January 28th, 2008 Posted by narsbars | Foster Children | 2 comments


  1. I am not now, nor am I currently considering becoming, a candidate for elected office.

    Comment by Mark | January 29, 2008

  2. What Your (Foster) Mother Does Not Want You to Know
    #3 in the “Big Lies” List

    Some of you know what a Slinky is. A fascinatingly simple mechanism, Slinky toys are what we might call “resilient.” Resilient means “springing back; readily recovering.” Compress a Slinky, let go, and it immediately springs back to its full original state. For years I have been listening to social workers, policy makers, and bureaucrats describe children as resilient. An interesting fact about the Slinky; if you twist it severely, turn it in on itself, or otherwise seriously damage it, it loses its resilience.

    Seriously wounded children, those who have suffered abuse and neglect, who have been traumatized by adverse childhood experience are NOT resilient. The neurology is clear and indisputable. The brain structures and networks, the neuro-endocrinology, and the developmental pathways of these children have been modified irreversibly. This is not to forsake all hope; plasticity within brain structures and pathways can allow for miraculous functional replacement given sufficient time and experience. However, the children of trauma do not recovery readily; they do not bounce back.

    Playdough is another familiar toy. Keep it contained when unsupervised, don’t allow it to dry up and it will take whatever form you imagine. Pound it, push it, twist it and it will still remain malleable. Malleable means that you can shape it. Children are malleable; even following trauma. Forcefully expose Playdough to an image from the Sunday comics. It will absorb the impression. It will appear to have a memory for that exposure; until you change its shape again. Shaping kids is like that. You can mold most any behavior you wish with appropriate schedules of reinforcement. But if they are not contained, if you do not maintain the same environment, be prepared for the shape to shift. Take a child out of a restrictive, residential behavioral management setting and marvel at how little generalizes and is maintained in the new setting.

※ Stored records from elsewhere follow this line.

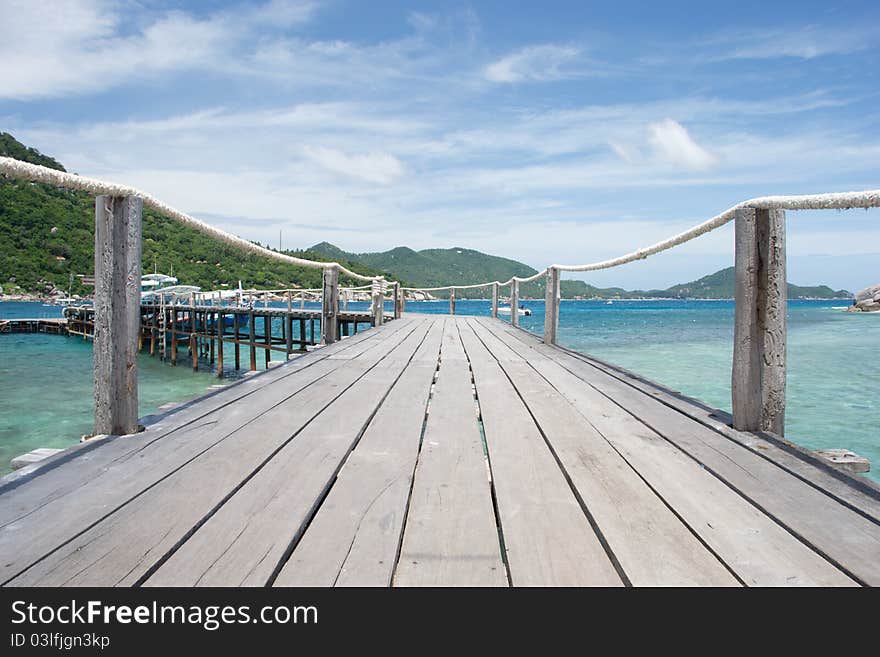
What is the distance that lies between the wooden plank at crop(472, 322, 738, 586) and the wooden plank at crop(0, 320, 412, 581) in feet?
3.60

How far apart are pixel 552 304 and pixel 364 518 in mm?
Result: 5109

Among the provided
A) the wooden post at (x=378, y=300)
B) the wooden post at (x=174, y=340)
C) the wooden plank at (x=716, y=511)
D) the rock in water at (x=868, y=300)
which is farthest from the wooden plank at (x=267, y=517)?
the rock in water at (x=868, y=300)

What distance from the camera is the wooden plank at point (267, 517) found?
1074mm

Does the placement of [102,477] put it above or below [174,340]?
above

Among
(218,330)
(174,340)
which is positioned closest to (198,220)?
(218,330)

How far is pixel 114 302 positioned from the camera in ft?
6.57

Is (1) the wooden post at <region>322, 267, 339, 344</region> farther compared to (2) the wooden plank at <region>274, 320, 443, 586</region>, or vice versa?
(1) the wooden post at <region>322, 267, 339, 344</region>

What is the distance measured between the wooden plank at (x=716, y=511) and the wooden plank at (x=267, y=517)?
98 cm

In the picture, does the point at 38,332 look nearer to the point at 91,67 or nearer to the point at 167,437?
the point at 91,67

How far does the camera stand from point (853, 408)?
9664 mm

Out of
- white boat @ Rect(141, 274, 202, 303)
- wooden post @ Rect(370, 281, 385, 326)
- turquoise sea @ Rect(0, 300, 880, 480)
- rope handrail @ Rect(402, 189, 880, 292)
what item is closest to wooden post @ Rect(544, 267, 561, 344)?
rope handrail @ Rect(402, 189, 880, 292)

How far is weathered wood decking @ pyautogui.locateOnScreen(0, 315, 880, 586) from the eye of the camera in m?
1.10

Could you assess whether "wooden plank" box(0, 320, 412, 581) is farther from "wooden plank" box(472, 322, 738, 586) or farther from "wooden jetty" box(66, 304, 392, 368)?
"wooden jetty" box(66, 304, 392, 368)

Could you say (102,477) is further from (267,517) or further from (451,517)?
(451,517)
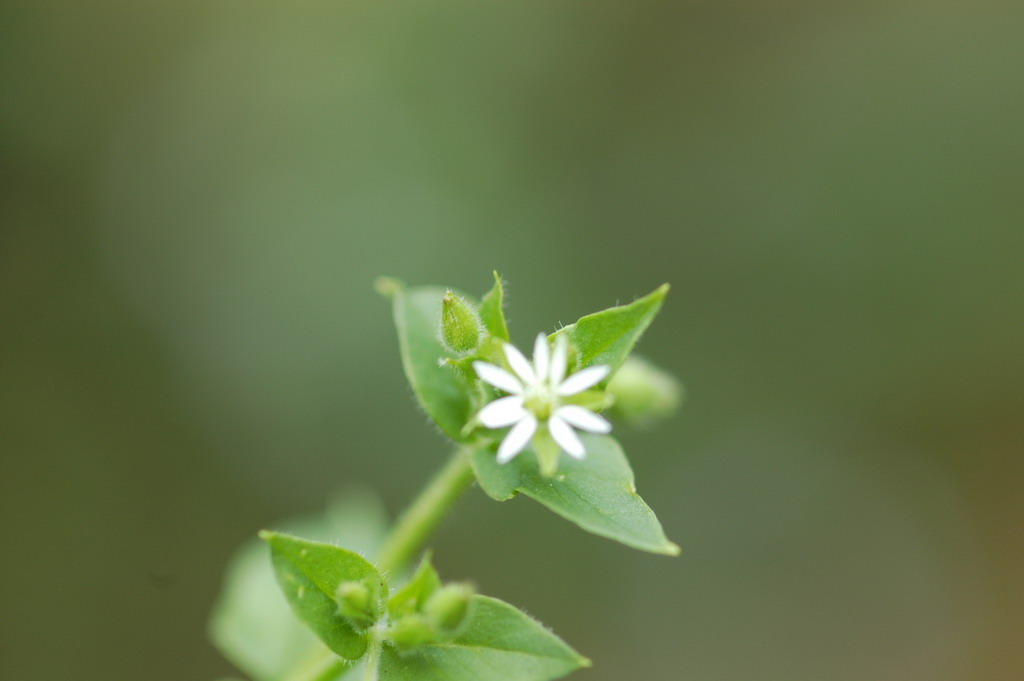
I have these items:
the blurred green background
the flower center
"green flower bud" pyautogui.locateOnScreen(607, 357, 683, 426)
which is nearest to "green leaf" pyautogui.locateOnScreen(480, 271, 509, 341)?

    For wounded children, persistent change and recovery do not happen quickly. Medicaid models for quick psychotherapy and behavior management do not reflect the underlying realities. Healing takes time and it usually requires seasoned, highly skilled therapists. The children of trauma do not simply return to the nest to heal once the damage is done. Evidence is clear, also, that much childhood trauma is trans-generational. The unhealed child grows to become the neglectful and abusive parent. The cycle is only interrupted if necessary interventions promote real healing (or if a generation is neutered, either surgically or medically.)

    Sociopathy and psychopathy are outcomes of abuse and neglect. Their social costs are astronomical in terms of both dollars and humanity. I, for one, am not comfortable allowing the bean-counters and the servants of the politicians to determine by default how we cure ourselves every time cyclical downturns impinge upon the coffers. These are neither the best times, nor are they the best judges of what ultimately represents best practice.